DESCRIPTION (provided by applicant): Integrated efforts of the Gray and Goodin laboratories will focus on a series of designed sensitizer-linked substrates (SLS) to be used as probes of enzyme function, for the discovery of inhibitors, and as imaging agents for biomedically important metalloproteins. Two primary hypotheses drive these studies: 1) rational design of structural elements into a protein is feasible when coupled to a closed design-feedback cycle, and 2) questions about the function of important enzymes may be addressed using such models. The Gray laboratory has pioneered the use of SLS probes, allowing electron transfer (ET) to be directed into deeply buried protein active sites. Results in the Goodin laboratory have shown that proteins may be manipulated by iterative design to create binding sites for small molecules. In this proposal, a combined molecular design approach will be used in which both the protein and the SLS are designed to be self complementary. The proposed electron transfer pathway in cytochrome c peroxidase will be excised and replaced with redox active SLS probes to address questions about the chemical nature and context of specific ET pathways. SLS probes will be coupled to a protein-based model for the heme a3/CUB center of cytochrome c oxidase, providing new ways to test emerging ideas about how electron donors participate in O2 reduction. Novel SLS probes will be developed for identification of enzyme inhibitors and for imaging specific biological targets. One class will be designed to switch from a luminescent to a dark state upon binding to the protein target, and to recover luminescence upon displacement by a competitive inhibitor. The long-term goal is to develop isoform specific probes for screening inhibitors of important enzymes such as cytochrome P450 and nitric oxide synthase (NOS). A second class of probes will be designed to switch from a dark to a luminescent state upon binding to a target. These probes will be designed to detect NOS isoforms; their study will represent a critical first step toward our long-term goal of developing new tools for imaging and spatial localization of proteins in vivo. Overall, this proposal will contribute a completely novel approach to the design of structural elements into protein frameworks for the purpose of detecting, controlling and understanding the behavior of metalloproteins.

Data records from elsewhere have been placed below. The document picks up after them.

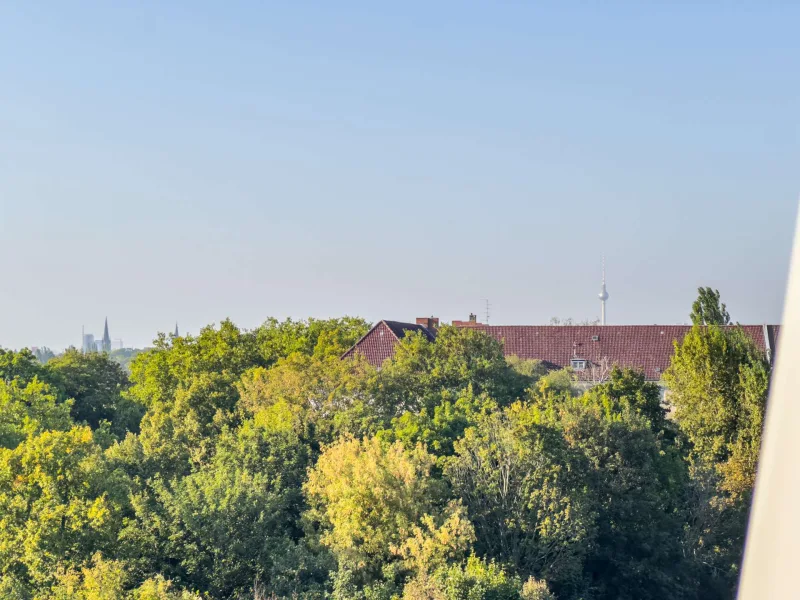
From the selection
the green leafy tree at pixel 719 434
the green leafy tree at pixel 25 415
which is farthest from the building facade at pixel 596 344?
the green leafy tree at pixel 25 415

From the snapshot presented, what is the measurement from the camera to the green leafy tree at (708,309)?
3878cm

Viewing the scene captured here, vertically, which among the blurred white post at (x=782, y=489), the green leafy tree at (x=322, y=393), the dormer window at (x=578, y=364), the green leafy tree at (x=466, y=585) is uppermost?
the blurred white post at (x=782, y=489)

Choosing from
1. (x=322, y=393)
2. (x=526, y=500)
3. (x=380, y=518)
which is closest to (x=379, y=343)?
(x=322, y=393)

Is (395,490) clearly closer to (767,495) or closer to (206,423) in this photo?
(206,423)

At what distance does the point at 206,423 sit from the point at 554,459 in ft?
54.0

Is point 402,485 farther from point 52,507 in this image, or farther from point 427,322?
point 427,322

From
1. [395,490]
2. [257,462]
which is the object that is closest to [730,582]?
[395,490]

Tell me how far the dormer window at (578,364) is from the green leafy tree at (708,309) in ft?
77.8

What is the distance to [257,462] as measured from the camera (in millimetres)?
30469

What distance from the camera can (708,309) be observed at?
3888 centimetres

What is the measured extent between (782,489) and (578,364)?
6086 centimetres

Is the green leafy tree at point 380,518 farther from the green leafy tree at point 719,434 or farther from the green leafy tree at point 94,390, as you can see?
the green leafy tree at point 94,390

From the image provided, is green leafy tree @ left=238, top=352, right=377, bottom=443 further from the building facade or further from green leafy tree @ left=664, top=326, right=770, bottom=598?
the building facade

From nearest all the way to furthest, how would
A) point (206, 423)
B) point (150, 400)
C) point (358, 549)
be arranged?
point (358, 549)
point (206, 423)
point (150, 400)
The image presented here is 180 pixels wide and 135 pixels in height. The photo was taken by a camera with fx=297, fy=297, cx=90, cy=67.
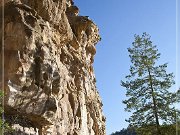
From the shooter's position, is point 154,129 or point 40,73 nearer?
point 154,129

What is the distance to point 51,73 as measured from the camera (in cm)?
2448

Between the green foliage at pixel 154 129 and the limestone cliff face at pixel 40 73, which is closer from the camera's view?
the green foliage at pixel 154 129

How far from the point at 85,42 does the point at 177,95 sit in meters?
20.8

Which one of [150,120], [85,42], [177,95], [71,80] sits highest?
[85,42]

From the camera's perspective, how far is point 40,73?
2362cm

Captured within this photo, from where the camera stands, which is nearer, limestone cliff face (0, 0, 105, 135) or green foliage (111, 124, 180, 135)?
green foliage (111, 124, 180, 135)

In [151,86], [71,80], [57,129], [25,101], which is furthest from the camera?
[71,80]

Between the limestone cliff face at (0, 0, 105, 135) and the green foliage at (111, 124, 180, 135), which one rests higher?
the limestone cliff face at (0, 0, 105, 135)

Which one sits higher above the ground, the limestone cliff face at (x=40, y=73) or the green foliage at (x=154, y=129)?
the limestone cliff face at (x=40, y=73)

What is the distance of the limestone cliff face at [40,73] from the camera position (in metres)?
21.9

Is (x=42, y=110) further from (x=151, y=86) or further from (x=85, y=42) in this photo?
(x=85, y=42)

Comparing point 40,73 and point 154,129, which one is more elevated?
point 40,73

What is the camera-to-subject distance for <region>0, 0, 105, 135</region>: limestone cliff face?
861 inches

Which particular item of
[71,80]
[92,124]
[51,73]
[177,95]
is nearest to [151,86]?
[177,95]
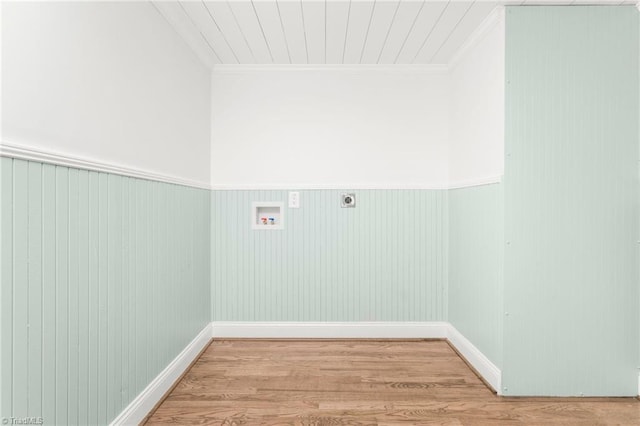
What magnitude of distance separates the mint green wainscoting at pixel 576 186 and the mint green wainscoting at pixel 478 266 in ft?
0.34

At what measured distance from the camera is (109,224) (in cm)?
165

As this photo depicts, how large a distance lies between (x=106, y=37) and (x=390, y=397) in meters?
2.39

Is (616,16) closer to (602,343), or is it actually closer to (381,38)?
(381,38)

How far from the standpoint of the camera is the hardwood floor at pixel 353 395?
2.01 metres

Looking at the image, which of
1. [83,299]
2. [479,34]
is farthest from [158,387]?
[479,34]

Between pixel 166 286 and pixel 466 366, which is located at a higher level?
pixel 166 286

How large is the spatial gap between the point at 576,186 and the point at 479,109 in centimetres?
77

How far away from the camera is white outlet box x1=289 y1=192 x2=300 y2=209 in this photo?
316 centimetres

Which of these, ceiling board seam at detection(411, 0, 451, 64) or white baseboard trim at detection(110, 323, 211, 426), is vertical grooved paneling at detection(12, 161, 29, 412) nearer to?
white baseboard trim at detection(110, 323, 211, 426)

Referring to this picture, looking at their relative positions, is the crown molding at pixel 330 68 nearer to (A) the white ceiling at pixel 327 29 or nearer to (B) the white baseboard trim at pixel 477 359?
(A) the white ceiling at pixel 327 29

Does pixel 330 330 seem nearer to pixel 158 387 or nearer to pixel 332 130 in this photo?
pixel 158 387

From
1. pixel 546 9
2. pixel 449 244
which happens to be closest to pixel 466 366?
pixel 449 244

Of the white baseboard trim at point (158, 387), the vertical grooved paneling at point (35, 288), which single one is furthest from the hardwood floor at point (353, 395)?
the vertical grooved paneling at point (35, 288)

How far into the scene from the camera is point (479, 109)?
8.34 feet
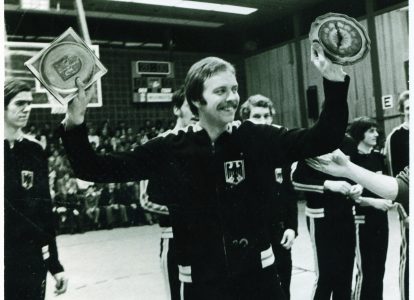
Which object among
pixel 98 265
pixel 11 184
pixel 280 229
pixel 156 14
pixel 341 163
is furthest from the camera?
pixel 156 14

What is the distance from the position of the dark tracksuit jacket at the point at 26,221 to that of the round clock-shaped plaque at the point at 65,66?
743mm

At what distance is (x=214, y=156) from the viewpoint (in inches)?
62.5

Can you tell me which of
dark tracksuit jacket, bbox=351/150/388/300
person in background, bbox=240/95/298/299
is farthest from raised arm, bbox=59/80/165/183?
dark tracksuit jacket, bbox=351/150/388/300

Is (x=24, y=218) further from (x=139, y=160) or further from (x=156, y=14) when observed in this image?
(x=156, y=14)

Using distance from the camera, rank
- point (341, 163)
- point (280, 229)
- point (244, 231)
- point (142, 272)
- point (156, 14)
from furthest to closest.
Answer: point (156, 14), point (142, 272), point (280, 229), point (341, 163), point (244, 231)

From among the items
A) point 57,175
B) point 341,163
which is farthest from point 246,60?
point 341,163

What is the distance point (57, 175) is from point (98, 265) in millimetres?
2993

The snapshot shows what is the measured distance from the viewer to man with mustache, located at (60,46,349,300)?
1474mm

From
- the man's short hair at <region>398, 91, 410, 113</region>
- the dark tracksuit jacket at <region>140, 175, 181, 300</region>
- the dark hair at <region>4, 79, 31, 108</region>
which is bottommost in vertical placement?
the dark tracksuit jacket at <region>140, 175, 181, 300</region>

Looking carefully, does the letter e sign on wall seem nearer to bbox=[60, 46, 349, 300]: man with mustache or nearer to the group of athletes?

描述（由申请人提供）：Gray和Goodin实验室的综合努力将集中在一系列设计的敏化剂连接底物（SLS）上，这些底物将用作酶功能的探针，用于发现抑制剂，并用作生物医学上重要的金属蛋白的成像剂。两个主要的假设驱动这些研究：1）合理设计的结构元件到蛋白质是可行的，当耦合到一个封闭的设计反馈循环，和2）有关的重要酶的功能的问题可以使用这样的模型来解决。格雷实验室率先使用SLS探针，允许电子转移（ET）被引导到深埋的蛋白质活性位点。Goodin实验室的结果表明，蛋白质可以通过迭代设计来操纵，以创建小分子的结合位点。在这个提议中，将使用一种组合的分子设计方法，其中蛋白质和SLS都被设计成自我互补的。细胞色素c过氧化物酶中的电子转移途径将被切除，并替换为氧化还原活性SLS探针，以解决有关特定ET途径的化学性质和背景的问题。SLS探针将耦合到基于蛋白质的模型血红素a3/CUB中心的细胞色素c氧化酶，提供新的方法来测试新兴的想法，电子供体如何参与O2还原。新型SLS探针将被开发用于酶抑制剂的鉴定和特定生物靶标的成像。一类将被设计成在与蛋白质靶结合时从发光状态切换到暗状态，并且在被竞争性抑制剂置换时恢复发光。长期目标是开发亚型特异性探针，用于筛选重要酶如细胞色素P450和一氧化氮合酶（NOS）的抑制剂。第二类探针将被设计成在与靶结合时从黑暗状态切换到发光状态。这些探针将被设计用于检测NOS亚型;他们的研究将代表我们朝着开发体内蛋白质成像和空间定位新工具的长期目标迈出的关键的第一步。总的来说，这一建议将有助于一个全新的方法来设计的结构元素到蛋白质框架的目的，检测，控制和理解金属蛋白的行为。